Bisabolene production in S. cerevisiae

Pre-cultures of S. cerevisiae strain EPY300 (ref. 9) transformed with the appropriate plasmid for bisabolene synthase expression was used to inoculate at an OD₆₀₀ of 0.05 into 5 ml of YEP supplemented with 1.8% galactose/0.2% glucose and overlayed with 10% dodecane. After 96 h of growth at 30 °C, 10 μL of the dodecane layer were sampled and diluted into 990 μl of ethyl acetate spiked with caryophyllene as an internal standard.

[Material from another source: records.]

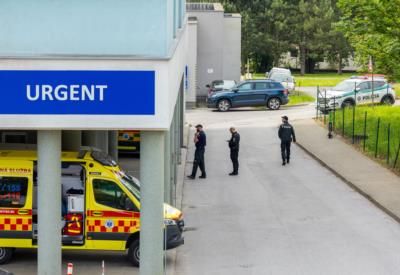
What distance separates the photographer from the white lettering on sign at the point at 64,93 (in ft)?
42.8

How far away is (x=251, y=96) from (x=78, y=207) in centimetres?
3004

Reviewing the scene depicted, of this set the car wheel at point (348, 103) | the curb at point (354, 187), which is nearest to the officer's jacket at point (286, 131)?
the curb at point (354, 187)

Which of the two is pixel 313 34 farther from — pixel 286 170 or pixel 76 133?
pixel 76 133

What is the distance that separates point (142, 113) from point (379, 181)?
14609 millimetres

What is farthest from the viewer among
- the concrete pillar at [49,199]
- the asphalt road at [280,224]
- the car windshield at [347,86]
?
the car windshield at [347,86]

The samples were analysed by GC/FID (Thermo Focus with FID) equipped with a DB-5HT column (10 m×0.32 mm ID ×0.1 μm film) using a caryophyllene standard curve using the following conditions: inlet at 250 °C, FID at 320 °C, 100 kPa constant pressure; oven: 60 °C for 0.75 min, ramp 40 °C min⁻¹ to 200 °C.

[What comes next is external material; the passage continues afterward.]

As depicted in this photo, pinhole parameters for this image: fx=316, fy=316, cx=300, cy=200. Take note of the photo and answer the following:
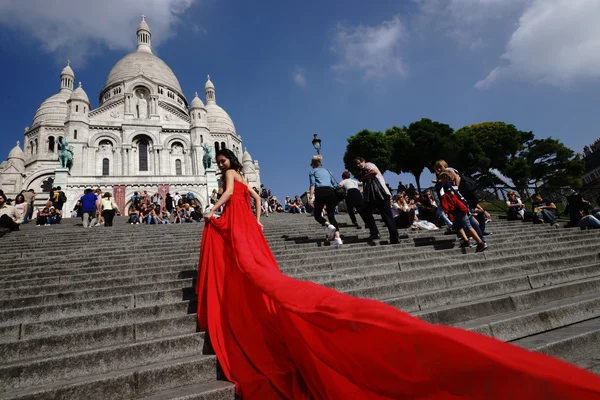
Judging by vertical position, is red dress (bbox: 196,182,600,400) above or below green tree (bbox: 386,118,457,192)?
below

Bisabolene microbial toxicity

To E. coli: an overnight culture of E. coli DH1 harbouring AgBIS and JBEI-2999 was used to inoculate 1 ml cultures containing 0–20% (v/v) of commercial bisabolene (TCI America B1413) at an OD₆₀₀=0.05 in triplicate. The cultures were grown for at 37 °C for 24 h before the OD₆₀₀ was measured. To S. cerevisiae: an overnight culture of EPY300 (SD-HIS-MET, 2% glucose) was used to inoculate 1 ml cultures containing 0–20% (v/v) of commercial bisabolene at an OD₆₀₀=0.05 in triplicate. The cultures were grown for at 30 °C for 16 h before the OD₆₀₀ was measured.

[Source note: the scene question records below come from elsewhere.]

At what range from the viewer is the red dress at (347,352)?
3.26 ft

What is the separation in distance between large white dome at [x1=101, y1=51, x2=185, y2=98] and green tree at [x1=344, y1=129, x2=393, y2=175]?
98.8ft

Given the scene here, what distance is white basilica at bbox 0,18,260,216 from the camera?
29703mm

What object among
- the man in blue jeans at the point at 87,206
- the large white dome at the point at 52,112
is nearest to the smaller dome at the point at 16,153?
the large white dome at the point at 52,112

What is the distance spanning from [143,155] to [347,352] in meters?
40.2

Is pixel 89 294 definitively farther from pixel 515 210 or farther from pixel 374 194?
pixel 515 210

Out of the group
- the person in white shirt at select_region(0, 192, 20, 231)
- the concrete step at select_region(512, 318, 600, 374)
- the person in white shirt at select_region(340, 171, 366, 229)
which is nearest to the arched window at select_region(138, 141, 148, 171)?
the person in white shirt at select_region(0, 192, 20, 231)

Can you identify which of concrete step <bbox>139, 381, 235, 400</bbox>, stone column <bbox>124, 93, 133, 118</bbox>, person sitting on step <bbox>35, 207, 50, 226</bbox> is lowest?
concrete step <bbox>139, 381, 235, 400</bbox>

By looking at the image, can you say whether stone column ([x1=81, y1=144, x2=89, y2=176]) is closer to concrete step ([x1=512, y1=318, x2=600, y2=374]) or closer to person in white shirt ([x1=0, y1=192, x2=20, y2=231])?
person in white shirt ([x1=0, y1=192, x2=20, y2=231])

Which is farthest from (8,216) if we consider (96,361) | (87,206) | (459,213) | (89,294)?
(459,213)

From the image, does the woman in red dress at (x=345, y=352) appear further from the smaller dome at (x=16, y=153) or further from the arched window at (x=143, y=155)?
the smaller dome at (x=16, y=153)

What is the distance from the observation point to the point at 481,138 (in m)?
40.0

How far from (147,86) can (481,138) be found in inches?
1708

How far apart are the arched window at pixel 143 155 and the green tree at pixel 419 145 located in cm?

Purification of biosynthetic bisabolene

The E. coli or S. cerevisiae bisabolene production strains were grown as previously described but overlayed with decane, instead of dodecane, to facilitate bisabolene extraction. The decane overlay was separated from the culture medium using a separatory funnel and dried over sodium sulfate. The decane was evaporated under reduced pressure, and the leftover oil was loaded onto a silica gel column for column chromatography using hexanes as the solvent. The product containing fractions were pooled and the solvent was evaporated under reduced pressure. The product was obtained as colourless oil.

Chemical hydrogenation of biosynthetic bisabolene

The biosynthesized bisabolene in dodecane overlay or in hexane for purified bisabolene (60 ml, 1.52 mmol. of bisabolene) was dried under high vacuum overnight and was added into Parr high-pressure reaction vessel with 125-ml glass insert. 100 mg of 10% Pd/C was added and the reaction vessel was flushed with hydrogen several times at 500 psi. The reaction mixture was pressurized with hydrogen to 1,200 psi and stirred at 25 °C overnight. The excess hydrogen was removed and the mixture was filtered over celite. The filtrate was dried under high vacuum, and the product was analysed by GC/MS without any further purification. The reaction mixture in hexane was also filtered over celite, and the solvent was removed under reduced pressure.